▶ _PARTS OF THE EXERCISE_
A. From the photo caption in the Follies revival text, list everyone named as appearing in the upper-right (UR) picture.
B. In the text on the Follies revival, which character is Natalie Mosco playing?
C. Continue the text about the Paper Mill Playhouse revival of Follies, starting after its final sentence.

▶ _TEXT FOR ANALYSIS_
Clockwise from Upper Left: UL: Eddie Bracken. UR: Kaye Ballard, Dee Hoty, Phyllis Newman, Ann Miller, Liliane Montevecchi and Donna McKechnie. LR: Natalie Mosco and John William Mulcahy. LC: Montevecchi kicks. LL: Montevecchi hugs Ballard.

"It's probably one of the most perfect musicals ever written," said Natalie Mosco, playing Emily Whitman in the Paper Mill Playhouse revival of Follies. "It's a musical that has a right to be a musical because it's about musical performers. It's not about people who suddenly spring into song; these are people who live by song. . . who express their emotions through song and dance, because that's who they really are."

The perfect musical then -- seeking the perfect cast?

▶ _INFORMATION SUPPLIED_
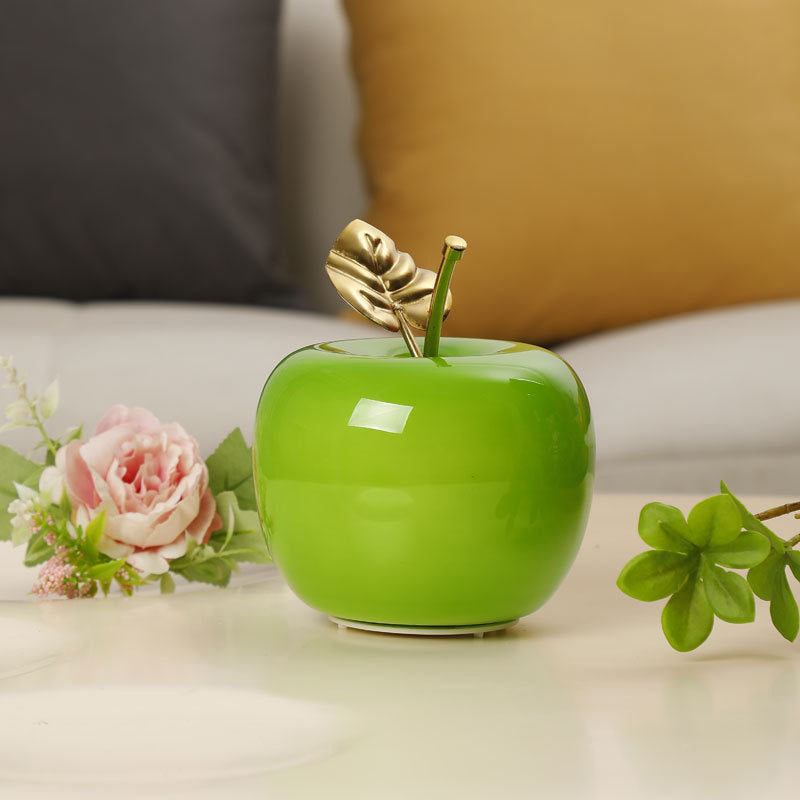 Ceramic Apple Table Lamp with Brass Rod and Metal Base | Thrascher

▶ _TASK ANSWERS_
A. Kaye Ballard, Dee Hoty, Phyllis Newman, Ann Miller, Liliane Montevecchi, Donna McKechnie

B. Emily Whitman

C.
April 6 at 890 Broadway, the Paper Mill Playhouse presented its press preview of Sondheim and Goldman's Follies, starting performances April 15 and running through May 31, 1998. For this production, directed by Robert Johanson, a cast of legends has been assembled, including Ann Miller, Tony Roberts, Donna McKechnie, Kaye Ballard, Liliane Montevecchi, Donald Saddler, Laurence Guittard, Dee Hoty, Phyllis Newman, Eddie Bracken, Natalie Mosco, and Carol Skarimbas. The April 6 preview began as the musical begins with Dimitri Weismann, played by Eddie Bracken, introducing his theatre and thanking the audience for coming. Roscoe then introduced the girls with the opening number, "Beautiful Girls". As he sang, his younger self, played by Peter Davenport, appeared behind him, mirroring his movements. As the original Weismann girls began to walk on, sometimes tripping, sometimes unsure of their movements, their younger selves, backs to the audience, stepped confidently behind them, bringing the past and present together.

The second number was the two married couples' number, "Waiting for the Girls Upstairs". Roberts and Guittard, as Buddy Plummer and Benjamin Stone, reminisced with their wives, McKechnie and Hoty (as Sally Plummer and Phyllis Stone), about waiting backstage for their chorus girl girlfriends or their stagedoor-johnny boyfriends. Later, they were joined by their younger selves, Michael Gruber (Young Ben), Billy Hartung (Young Buddy), Danette Holden (Young Sally), and Meredith Patterson (Young Phyllis).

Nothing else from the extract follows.